_What the task requires_.
Repeat the passage of the forum thread on dual subwoofers that begins at "First place them" and stops after "hence the positioning.", swapping each "RTA" for "spectrum analyzer".

_Quoted text_.
═══
# Dual Subs;Do i need minidsp 2x4?



## sherr127 (Oct 25, 2012)

Hi all,

This is my first post here and my english is not very good..

I just bought another svs pb13u to do dual,i already got marantz 8801 as everybody know got bass management to setting dual subs and i just learning rew.

Do i still need minidsp 2 x 4 to get better bass calibration?Is it better than xt32?

Thank you for all the answers..


----------



## Talley (Dec 8, 2010)

hmm... other people will be around to answer but if you have dual subs w/ that processor then I think your good to go. Just level match them in the same place and run your tests from there on so they are sync'd.

I know my XMC-1 has built in dual sub management which will get used as soon as I order a second subwoofer.


----------



## Phillips (Aug 12, 2011)

First place them in the best position (using REW RTA) + set them up as mono.
Depending on your room generally one in middle of front and back walls or front 2 corners, experiment with RTA to determine this.
You want the EQ to do as little as possible, hence the positioning.
With 2 subs and the receiver you might be ok.
═══
_Information provided_.
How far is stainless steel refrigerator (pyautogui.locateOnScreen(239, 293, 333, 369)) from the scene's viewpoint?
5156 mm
═══
_Exercise result_.
First place them in the best position (using REW spectrum analyzer) + set them up as mono.
Depending on your room generally one in middle of front and back walls or front 2 corners, experiment with spectrum analyzer to determine this.
You want the EQ to do as little as possible, hence the positioning.